TEXT EXCERPT:
BEGIN

Needles and Plastic: Flying Nun Records, 1981–1988 is far larger and more lavish than any New Zealand rock history attempted to date, no less one dedicated to Flying Nun alone. Arguably the country’s greatest cultural export, the Christchurch record label came to national and international attention in short order upon first releasing The Clean single “Tally Ho” in 1981.
Rolling Stone was one of the scene’s first champions; Dunedin record store owner Roy Colbert reviewed live shows of The Clean in the magazine before the band had released anything. Flying Nun label founder Roger Shepherd’s DIY approach to recording and releasing as much music as possible was enthusiastically supported by the bands, many of whom had no contracts.
The collaborative approach led to an avalanche of output, which has since garnered an underground cult following. Released earlier this month, by a Canadian no less, Needles and Plastic has already earned praise for its exhaustive cataloguing of the early years of Flying Nun—including from Jack White, whose publishing house Third Man Records has picked up the American distribution rights. While some bands have received more attention than others, Needles and Plastic bucks the trend with its even-handed, chronological structure, documenting every release between the label’s inception in 1981 and 1988.

END

COLLECTED MATERIAL:

BEGIN

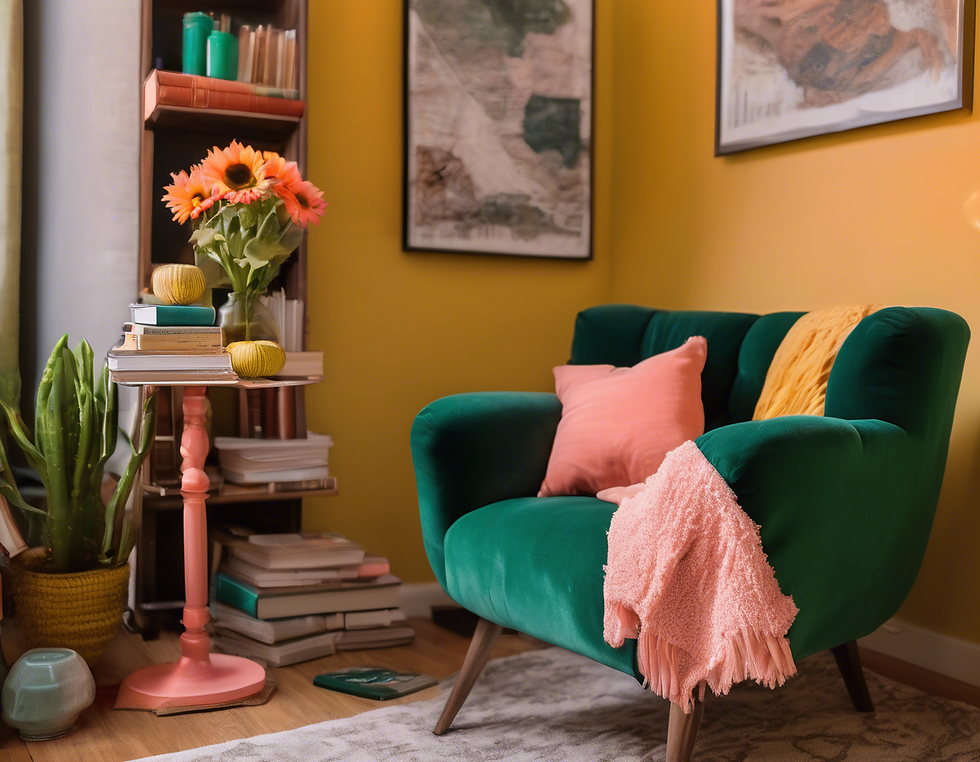 Hands-on Session of Literacy Workshop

END

TASK REQUIREMENTS:
(a) In the Flying Nun text, whose publishing house picked up the American distribution rights to Needles and Plastic?
(b) From the Flying Nun text, extract the passage that opens with the words containing "Needles and Plastic: Flying" and closes with "had no contracts.".

ANSWER SET:
(a) Jack White's publishing house, Third Man Records.

(b)
Needles and Plastic: Flying Nun Records, 1981–1988 is far larger and more lavish than any New Zealand rock history attempted to date, no less one dedicated to Flying Nun alone. Arguably the country’s greatest cultural export, the Christchurch record label came to national and international attention in short order upon first releasing The Clean single “Tally Ho” in 1981.
Rolling Stone was one of the scene’s first champions; Dunedin record store owner Roy Colbert reviewed live shows of The Clean in the magazine before the band had released anything. Flying Nun label founder Roger Shepherd’s DIY approach to recording and releasing as much music as possible was enthusiastically supported by the bands, many of whom had no contracts.